» **Brief**: Print verbatim the lines running from the one containing "Judging by distance" through the one containing "What is the distance from", both included.

──────── The records

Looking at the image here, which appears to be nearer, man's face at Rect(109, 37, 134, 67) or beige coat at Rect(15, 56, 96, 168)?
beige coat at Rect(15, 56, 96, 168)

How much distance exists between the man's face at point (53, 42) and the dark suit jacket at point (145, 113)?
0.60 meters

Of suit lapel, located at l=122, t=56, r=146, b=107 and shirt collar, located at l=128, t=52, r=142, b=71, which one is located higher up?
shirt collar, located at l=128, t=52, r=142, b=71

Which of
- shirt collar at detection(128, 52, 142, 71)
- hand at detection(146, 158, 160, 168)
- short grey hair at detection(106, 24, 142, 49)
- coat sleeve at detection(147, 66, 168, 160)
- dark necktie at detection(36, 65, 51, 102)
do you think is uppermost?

────────────────
──────── The records

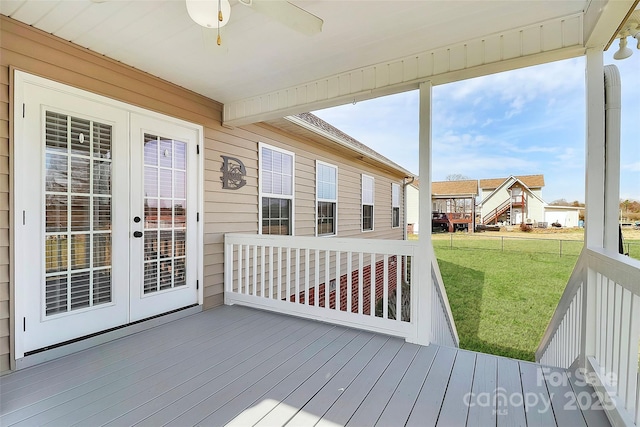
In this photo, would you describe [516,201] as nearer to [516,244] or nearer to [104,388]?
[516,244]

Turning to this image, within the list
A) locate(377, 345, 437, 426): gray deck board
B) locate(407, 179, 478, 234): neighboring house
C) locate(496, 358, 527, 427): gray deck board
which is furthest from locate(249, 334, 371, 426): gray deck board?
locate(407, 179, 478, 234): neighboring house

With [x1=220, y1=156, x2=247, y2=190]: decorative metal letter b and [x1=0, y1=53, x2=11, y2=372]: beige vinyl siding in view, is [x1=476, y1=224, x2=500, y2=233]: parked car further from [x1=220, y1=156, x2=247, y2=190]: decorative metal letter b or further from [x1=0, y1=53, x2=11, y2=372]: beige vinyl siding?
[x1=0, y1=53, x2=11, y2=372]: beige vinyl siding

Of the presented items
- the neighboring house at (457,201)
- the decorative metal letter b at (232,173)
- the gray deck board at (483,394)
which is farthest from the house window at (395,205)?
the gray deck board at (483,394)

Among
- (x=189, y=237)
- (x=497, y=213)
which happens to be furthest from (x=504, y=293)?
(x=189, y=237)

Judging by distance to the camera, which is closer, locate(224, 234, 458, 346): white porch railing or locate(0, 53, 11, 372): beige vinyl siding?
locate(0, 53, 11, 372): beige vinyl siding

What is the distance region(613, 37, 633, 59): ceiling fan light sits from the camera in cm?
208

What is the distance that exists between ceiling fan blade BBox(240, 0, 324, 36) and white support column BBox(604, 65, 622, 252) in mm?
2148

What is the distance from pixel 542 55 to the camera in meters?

────────────────

» **The solution**:
Judging by distance to the camera, which is closer, locate(224, 234, 458, 346): white porch railing or locate(0, 53, 11, 372): beige vinyl siding?
locate(0, 53, 11, 372): beige vinyl siding

What is the distance region(613, 37, 633, 59): ceiling fan light sits from the camera in cm?
208

What is the distance that exists between ceiling fan blade BBox(240, 0, 324, 36) and white support column BBox(604, 65, 622, 252) in mm?
2148

What is the distance from pixel 542 55 to the camera in meters?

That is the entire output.